Dogs are not unheard of for Uber-Pets, but not worth mentioning too much. needless to say they will be moody looking too.

Poodles are even more rare. What ever the pet, and whatever the name or colour, just PREY that it never jumps on your lap with the owner there.

They will then use this event to say something along the lines of, "Aww he/she likes you, they can tell a good soul". If this happens your best option is to pinch the animal so that it jumps from you in a squeek of pain, the pet will be fine and the situation avoided.

A goldfish is right out!

Idealy they should have a snake or some bizarre creature from the depths of hell as your companion.

The most average pet will be the CAT, which will be as black as night and they will tell you endlessly how they have a BOND with the animal. This actually means that the open a tiin of food and it comes to them.

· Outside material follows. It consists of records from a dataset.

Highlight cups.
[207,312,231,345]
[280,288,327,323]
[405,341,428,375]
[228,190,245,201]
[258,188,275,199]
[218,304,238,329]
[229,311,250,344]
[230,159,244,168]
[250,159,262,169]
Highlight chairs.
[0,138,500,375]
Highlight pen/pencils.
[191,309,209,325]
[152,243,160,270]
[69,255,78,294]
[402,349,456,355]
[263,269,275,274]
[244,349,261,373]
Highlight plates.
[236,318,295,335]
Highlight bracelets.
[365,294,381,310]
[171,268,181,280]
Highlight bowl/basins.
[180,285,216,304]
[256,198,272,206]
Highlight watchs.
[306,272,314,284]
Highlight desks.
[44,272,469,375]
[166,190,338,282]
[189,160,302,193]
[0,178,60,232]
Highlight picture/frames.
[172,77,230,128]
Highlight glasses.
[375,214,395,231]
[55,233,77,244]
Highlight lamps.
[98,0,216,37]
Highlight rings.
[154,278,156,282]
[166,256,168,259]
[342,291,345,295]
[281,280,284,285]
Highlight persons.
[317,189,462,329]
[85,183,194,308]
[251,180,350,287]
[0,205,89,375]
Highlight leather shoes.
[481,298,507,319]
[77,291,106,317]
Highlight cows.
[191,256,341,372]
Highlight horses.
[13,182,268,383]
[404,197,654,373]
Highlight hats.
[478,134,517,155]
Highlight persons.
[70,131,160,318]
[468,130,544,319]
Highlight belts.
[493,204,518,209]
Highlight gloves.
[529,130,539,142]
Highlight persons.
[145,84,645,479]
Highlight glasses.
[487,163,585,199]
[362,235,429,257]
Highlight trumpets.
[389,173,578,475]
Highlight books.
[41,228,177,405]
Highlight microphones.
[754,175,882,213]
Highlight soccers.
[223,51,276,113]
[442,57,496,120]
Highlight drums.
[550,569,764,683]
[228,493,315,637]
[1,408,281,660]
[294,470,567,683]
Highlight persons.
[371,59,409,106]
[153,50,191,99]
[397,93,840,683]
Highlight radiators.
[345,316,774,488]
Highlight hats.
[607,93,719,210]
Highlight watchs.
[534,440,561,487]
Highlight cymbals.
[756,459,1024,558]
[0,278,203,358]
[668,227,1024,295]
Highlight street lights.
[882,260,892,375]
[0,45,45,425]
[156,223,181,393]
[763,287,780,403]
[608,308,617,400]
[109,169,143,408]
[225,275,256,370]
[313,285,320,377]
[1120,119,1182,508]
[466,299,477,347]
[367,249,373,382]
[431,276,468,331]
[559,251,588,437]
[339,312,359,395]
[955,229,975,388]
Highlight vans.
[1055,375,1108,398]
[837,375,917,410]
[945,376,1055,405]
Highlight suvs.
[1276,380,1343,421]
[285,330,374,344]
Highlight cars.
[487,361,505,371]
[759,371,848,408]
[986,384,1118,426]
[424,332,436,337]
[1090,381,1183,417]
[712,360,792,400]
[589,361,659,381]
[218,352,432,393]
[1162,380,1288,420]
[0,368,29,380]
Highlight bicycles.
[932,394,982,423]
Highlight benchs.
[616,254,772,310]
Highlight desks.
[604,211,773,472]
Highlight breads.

The name of the pet will be something bizarre, probably from some occult book/poem or literature. Whatever the name is, you will find more ubers with pets with exacly the same name.

 

PETS AND FAMILIARS

The role of the pet is two-fold.

1: The uber can talk to it as much as they want and it will always love them as long as it gets it's food on time. Therefore becoming a soul companion for the Uberite.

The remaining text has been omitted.